Le ragioni le ha spiegate molto bene Pierluigi Battista sul Corriere di ieri, quando sosteneva che “resta la sgradevole sensazione che nel tutti contro uno messo in scena da una rivista si produca attorno a un libro il marchio della “pericolosità”, del discredito, della delegittimazione preventiva e dunque sleale. Qualcosa che ha il sapore dell’intimazione al silenzio, o comunque di un trattamento speciale che genera allarme sociale attorno a un libro e un effetto di intimidazione su un autore e sul suo editore chiamati, per così dire, a una maggiore prudenza nel futuro. Una deriva di arroganza che, anche se animata dalle migliori intenzioni, nella storia ha sempre condotto alla tentazione censoria e alla messa all’indice. Sempre.”
Si deve aggiungere, inoltre, che la slealtà e il pessimo gusto sono ancora maggiori quando il destinatario è un uomo che vive sotto scorta per le continue minacce di morte che pendono sul suo capo per via delle sue coraggiose prese di posizione contro Hamas (quella pacifica organizzazione filantropica con cui D’Alema vuole trattare) e contro tutti i sostenitori del fondamentalismo islamico.

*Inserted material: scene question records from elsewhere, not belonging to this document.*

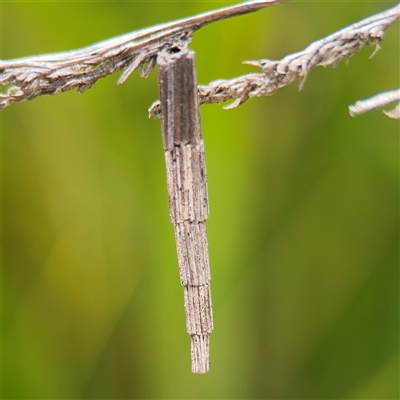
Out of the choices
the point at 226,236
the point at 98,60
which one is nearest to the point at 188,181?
the point at 98,60

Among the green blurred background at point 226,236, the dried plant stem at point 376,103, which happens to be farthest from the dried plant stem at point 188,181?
the green blurred background at point 226,236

Per concludere, si possono confutare alcune delle tesi esposte da Magdi Allam nel suo ultimo libro, ma non si può fare a meno di esprimergli solidarietà e ammirazione per le sue coraggiose battaglie in difesa della libertà.
Solidarietà a Magdi Allam
Luglio 20, 2007 di ethos2006
Non ho letto il libro di Magdi Allam, ma questa petizione mi ha fatto venir voglia di comprarlo.
Ritengo che Magdi Allam sia una delle migliori menti pensanti di questa nostra Italia. E’ un vecchio vezzo della nostra classe psudointellettuale linciare chi non si comporta in modo allineato e coperto.